- _INSTRUCTIONS FOR THE TASK_
A bare number is the only acceptable answer: how many lines of these entries include "caffer"?

- _DATA UNDER STUDY_

• • • • • • •

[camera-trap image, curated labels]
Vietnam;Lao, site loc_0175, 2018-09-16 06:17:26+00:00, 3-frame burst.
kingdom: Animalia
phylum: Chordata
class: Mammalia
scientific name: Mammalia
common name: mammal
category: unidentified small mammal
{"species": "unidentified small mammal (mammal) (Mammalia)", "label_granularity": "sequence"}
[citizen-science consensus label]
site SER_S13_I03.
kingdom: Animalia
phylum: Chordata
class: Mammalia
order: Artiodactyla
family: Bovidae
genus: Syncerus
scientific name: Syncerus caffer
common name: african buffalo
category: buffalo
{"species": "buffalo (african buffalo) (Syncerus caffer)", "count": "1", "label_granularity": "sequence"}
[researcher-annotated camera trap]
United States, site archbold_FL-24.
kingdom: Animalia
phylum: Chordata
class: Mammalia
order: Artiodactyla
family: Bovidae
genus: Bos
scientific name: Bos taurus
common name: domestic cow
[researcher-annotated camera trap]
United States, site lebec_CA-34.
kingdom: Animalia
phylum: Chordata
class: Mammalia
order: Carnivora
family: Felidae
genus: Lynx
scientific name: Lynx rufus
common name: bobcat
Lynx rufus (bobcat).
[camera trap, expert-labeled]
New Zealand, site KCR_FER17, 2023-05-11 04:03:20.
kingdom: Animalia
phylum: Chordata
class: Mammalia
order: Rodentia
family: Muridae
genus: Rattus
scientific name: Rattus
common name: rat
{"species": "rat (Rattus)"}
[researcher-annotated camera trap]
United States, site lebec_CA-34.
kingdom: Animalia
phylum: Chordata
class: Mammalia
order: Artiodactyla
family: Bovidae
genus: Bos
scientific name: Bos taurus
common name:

• • • • • • •

- _OUTPUT BELOW_
2